------ Data provided ------

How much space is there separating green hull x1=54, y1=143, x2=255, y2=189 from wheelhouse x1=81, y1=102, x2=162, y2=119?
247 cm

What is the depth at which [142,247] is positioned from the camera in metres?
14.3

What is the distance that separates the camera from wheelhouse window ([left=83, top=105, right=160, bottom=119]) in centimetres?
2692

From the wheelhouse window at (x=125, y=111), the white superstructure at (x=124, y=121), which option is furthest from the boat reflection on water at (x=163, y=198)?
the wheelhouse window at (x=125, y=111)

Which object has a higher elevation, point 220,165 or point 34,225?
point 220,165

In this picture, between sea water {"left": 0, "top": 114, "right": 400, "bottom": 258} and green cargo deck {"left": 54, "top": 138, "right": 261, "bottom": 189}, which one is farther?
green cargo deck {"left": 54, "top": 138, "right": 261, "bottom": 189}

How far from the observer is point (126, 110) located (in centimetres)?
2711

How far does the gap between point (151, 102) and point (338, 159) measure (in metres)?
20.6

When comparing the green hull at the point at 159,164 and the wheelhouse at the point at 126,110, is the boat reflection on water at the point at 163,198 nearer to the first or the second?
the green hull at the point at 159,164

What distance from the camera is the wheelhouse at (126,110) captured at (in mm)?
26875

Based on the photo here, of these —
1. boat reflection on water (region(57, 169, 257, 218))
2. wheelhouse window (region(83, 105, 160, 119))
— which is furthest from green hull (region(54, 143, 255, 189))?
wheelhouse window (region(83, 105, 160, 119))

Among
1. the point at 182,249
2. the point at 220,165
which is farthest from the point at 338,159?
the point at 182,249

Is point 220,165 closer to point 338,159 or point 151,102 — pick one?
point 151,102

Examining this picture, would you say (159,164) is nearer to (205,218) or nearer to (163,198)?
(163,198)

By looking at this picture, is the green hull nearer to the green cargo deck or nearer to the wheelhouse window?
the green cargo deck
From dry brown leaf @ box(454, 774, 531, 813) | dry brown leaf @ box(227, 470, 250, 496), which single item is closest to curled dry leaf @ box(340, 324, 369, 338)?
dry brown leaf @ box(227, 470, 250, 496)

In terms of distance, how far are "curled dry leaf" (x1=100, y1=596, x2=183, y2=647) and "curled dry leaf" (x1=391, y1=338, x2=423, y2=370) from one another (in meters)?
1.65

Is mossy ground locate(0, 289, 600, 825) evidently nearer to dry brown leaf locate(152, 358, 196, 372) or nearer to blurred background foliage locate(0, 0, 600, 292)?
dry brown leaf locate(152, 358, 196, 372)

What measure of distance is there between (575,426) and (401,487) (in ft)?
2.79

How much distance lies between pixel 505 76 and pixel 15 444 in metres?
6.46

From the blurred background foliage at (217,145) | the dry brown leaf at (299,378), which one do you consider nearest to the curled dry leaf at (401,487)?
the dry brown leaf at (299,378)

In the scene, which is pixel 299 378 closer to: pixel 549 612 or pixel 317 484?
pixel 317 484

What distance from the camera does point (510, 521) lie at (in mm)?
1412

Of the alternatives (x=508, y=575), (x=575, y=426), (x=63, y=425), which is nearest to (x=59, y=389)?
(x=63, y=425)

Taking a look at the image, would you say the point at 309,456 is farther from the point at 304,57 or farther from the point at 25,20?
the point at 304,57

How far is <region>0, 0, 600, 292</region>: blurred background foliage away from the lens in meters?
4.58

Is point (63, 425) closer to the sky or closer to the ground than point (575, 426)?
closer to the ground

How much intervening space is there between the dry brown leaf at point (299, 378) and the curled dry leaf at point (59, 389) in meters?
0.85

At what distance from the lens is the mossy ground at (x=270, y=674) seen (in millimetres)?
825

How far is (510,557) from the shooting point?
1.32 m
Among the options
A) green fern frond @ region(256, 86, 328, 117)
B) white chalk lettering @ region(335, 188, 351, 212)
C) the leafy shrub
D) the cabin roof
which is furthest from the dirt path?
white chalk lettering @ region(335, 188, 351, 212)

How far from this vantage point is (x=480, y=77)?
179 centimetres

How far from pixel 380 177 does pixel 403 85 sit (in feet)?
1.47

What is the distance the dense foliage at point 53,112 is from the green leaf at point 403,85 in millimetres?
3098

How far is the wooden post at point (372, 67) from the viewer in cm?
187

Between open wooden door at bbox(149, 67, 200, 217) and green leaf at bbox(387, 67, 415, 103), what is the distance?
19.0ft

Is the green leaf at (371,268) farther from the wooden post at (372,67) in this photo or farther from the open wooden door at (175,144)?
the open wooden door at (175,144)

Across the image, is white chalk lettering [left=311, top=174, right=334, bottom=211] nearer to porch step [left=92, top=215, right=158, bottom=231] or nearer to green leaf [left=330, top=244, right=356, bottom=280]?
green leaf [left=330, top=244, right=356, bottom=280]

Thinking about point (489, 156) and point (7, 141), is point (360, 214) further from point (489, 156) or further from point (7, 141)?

------

> [What you will do]
Rewrite all of the data above as a JSON list of strings, with one string for each line and no blank lines.

> [Response to this task]
[
  "How much space is there separating green hull x1=54, y1=143, x2=255, y2=189 from wheelhouse x1=81, y1=102, x2=162, y2=119?",
  "247 cm",
  "What is the depth at which [142,247] is positioned from the camera in metres?",
  "14.3",
  "What is the distance that separates the camera from wheelhouse window ([left=83, top=105, right=160, bottom=119]) in centimetres?",
  "2692",
  "From the wheelhouse window at (x=125, y=111), the white superstructure at (x=124, y=121), which option is furthest from the boat reflection on water at (x=163, y=198)?",
  "the wheelhouse window at (x=125, y=111)",
  "Which object has a higher elevation, point 220,165 or point 34,225?",
  "point 220,165",
  "In this picture, between sea water {\"left\": 0, \"top\": 114, \"right\": 400, \"bottom\": 258} and green cargo deck {\"left\": 54, \"top\": 138, \"right\": 261, \"bottom\": 189}, which one is farther?",
  "green cargo deck {\"left\": 54, \"top\": 138, \"right\": 261, \"bottom\": 189}",
  "How far from the observer is point (126, 110) located (in centimetres)?",
  "2711",
  "How far does the gap between point (151, 102) and point (338, 159) measure (in metres)?",
  "20.6",
  "When comparing the green hull at the point at 159,164 and the wheelhouse at the point at 126,110, is the boat reflection on water at the point at 163,198 nearer to the first or the second?",
  "the green hull at the point at 159,164",
  "What distance from the camera is the wheelhouse at (126,110) captured at (in mm)?",
  "26875",
  "Based on the photo here, of these —",
  "1. boat reflection on water (region(57, 169, 257, 218))",
  "2. wheelhouse window (region(83, 105, 160, 119))",
  "— which is furthest from green hull (region(54, 143, 255, 189))?",
  "wheelhouse window (region(83, 105, 160, 119))",
  "Among",
  "1. the point at 182,249",
  "2. the point at 220,165",
  "which is farthest from the point at 338,159?",
  "the point at 182,249",
  "Is point 220,165 closer to point 338,159 or point 151,102 — pick one?",
  "point 151,102",
  "Examining this picture, would you say (159,164) is nearer to (205,218) or nearer to (163,198)?",
  "(163,198)",
  "By looking at this picture, is the green hull nearer to the green cargo deck or nearer to the wheelhouse window?",
  "the green cargo deck",
  "From dry brown leaf @ box(454, 774, 531, 813) | dry brown leaf @ box(227, 470, 250, 496), which single item is closest to curled dry leaf @ box(340, 324, 369, 338)?",
  "dry brown leaf @ box(227, 470, 250, 496)",
  "In terms of distance, how far are \"curled dry leaf\" (x1=100, y1=596, x2=183, y2=647) and \"curled dry leaf\" (x1=391, y1=338, x2=423, y2=370) from one another (in meters)?",
  "1.65",
  "Is mossy ground locate(0, 289, 600, 825) evidently nearer to dry brown leaf locate(152, 358, 196, 372) or nearer to blurred background foliage locate(0, 0, 600, 292)?",
  "dry brown leaf locate(152, 358, 196, 372)",
  "What measure of distance is there between (575,426) and (401,487) (in ft)?",
  "2.79",
  "How much distance lies between pixel 505 76 and pixel 15 444 in metres?",
  "6.46",
  "From the blurred background foliage at (217,145) | the dry brown leaf at (299,378), which one do you consider nearest to the curled dry leaf at (401,487)?",
  "the dry brown leaf at (299,378)",
  "In the scene, which is pixel 299 378 closer to: pixel 549 612 or pixel 317 484?",
  "pixel 317 484",
  "What distance from the camera does point (510, 521) lie at (in mm)?",
  "1412",
  "Of the alternatives (x=508, y=575), (x=575, y=426), (x=63, y=425), which is nearest to (x=59, y=389)?",
  "(x=63, y=425)",
  "Taking a look at the image, would you say the point at 309,456 is farther from the point at 304,57 or farther from the point at 25,20?",
  "the point at 304,57",
  "How far is <region>0, 0, 600, 292</region>: blurred background foliage away from the lens in meters?",
  "4.58",
  "Is point (63, 425) closer to the sky or closer to the ground than point (575, 426)?",
  "closer to the ground",
  "How much intervening space is there between the dry brown leaf at point (299, 378) and the curled dry leaf at point (59, 389) in meters?",
  "0.85",
  "At what distance from the lens is the mossy ground at (x=270, y=674) seen (in millimetres)?",
  "825",
  "How far is (510,557) from the shooting point?",
  "1.32 m",
  "Among the options",
  "A) green fern frond @ region(256, 86, 328, 117)",
  "B) white chalk lettering @ region(335, 188, 351, 212)",
  "C) the leafy shrub",
  "D) the cabin roof",
  "which is furthest from the dirt path?",
  "white chalk lettering @ region(335, 188, 351, 212)",
  "How far from this vantage point is (x=480, y=77)?",
  "179 centimetres",
  "How far from pixel 380 177 does pixel 403 85 sit (in feet)?",
  "1.47",
  "What is the distance the dense foliage at point 53,112 is from the green leaf at point 403,85 in millimetres?",
  "3098",
  "How far is the wooden post at point (372, 67) from the viewer in cm?",
  "187",
  "Between open wooden door at bbox(149, 67, 200, 217) and green leaf at bbox(387, 67, 415, 103), what is the distance?",
  "19.0ft",
  "Is the green leaf at (371,268) farther from the wooden post at (372,67) in this photo or farther from the open wooden door at (175,144)?",
  "the open wooden door at (175,144)",
  "Across the image, is white chalk lettering [left=311, top=174, right=334, bottom=211] nearer to porch step [left=92, top=215, right=158, bottom=231] or nearer to green leaf [left=330, top=244, right=356, bottom=280]?",
  "green leaf [left=330, top=244, right=356, bottom=280]",
  "Thinking about point (489, 156) and point (7, 141), is point (360, 214) further from point (489, 156) or further from point (7, 141)?"
]